>>>

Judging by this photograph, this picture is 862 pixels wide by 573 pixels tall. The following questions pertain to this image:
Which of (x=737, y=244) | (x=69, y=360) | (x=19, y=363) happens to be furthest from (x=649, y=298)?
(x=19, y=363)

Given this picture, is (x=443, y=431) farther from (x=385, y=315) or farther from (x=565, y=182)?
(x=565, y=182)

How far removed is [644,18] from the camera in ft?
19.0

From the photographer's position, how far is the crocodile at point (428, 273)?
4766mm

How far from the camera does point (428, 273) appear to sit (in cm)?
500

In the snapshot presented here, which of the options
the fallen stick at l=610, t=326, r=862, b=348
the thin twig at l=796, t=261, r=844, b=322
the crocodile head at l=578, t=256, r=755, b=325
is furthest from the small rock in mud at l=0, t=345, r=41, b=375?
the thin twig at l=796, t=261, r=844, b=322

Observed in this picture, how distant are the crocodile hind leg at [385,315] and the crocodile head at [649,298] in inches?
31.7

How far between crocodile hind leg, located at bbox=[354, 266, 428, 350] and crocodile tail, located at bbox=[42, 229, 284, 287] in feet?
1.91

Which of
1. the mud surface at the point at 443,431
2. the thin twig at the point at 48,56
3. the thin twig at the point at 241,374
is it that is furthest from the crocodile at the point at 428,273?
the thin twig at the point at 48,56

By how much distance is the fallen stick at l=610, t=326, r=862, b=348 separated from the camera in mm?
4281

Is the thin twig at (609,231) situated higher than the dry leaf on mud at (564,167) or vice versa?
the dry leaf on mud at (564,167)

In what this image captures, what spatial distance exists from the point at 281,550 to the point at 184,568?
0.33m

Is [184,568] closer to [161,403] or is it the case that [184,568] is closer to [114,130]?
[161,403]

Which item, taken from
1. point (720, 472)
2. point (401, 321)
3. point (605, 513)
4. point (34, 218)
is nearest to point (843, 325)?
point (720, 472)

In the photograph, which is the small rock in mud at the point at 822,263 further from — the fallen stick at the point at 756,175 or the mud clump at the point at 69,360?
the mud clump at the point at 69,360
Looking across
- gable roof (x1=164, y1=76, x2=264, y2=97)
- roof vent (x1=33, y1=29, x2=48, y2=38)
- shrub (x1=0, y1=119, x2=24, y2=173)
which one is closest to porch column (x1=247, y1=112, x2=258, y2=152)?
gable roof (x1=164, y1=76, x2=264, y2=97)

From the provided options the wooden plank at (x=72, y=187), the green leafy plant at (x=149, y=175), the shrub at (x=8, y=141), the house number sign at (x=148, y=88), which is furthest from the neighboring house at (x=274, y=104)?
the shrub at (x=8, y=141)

<<<

- _Task objective_: Can you repeat, word for word, every line from the one containing "From the provided" up to and including the last line of the items?

- _Right answer_:
From the provided options the wooden plank at (x=72, y=187), the green leafy plant at (x=149, y=175), the shrub at (x=8, y=141), the house number sign at (x=148, y=88), which is furthest from the neighboring house at (x=274, y=104)?
the shrub at (x=8, y=141)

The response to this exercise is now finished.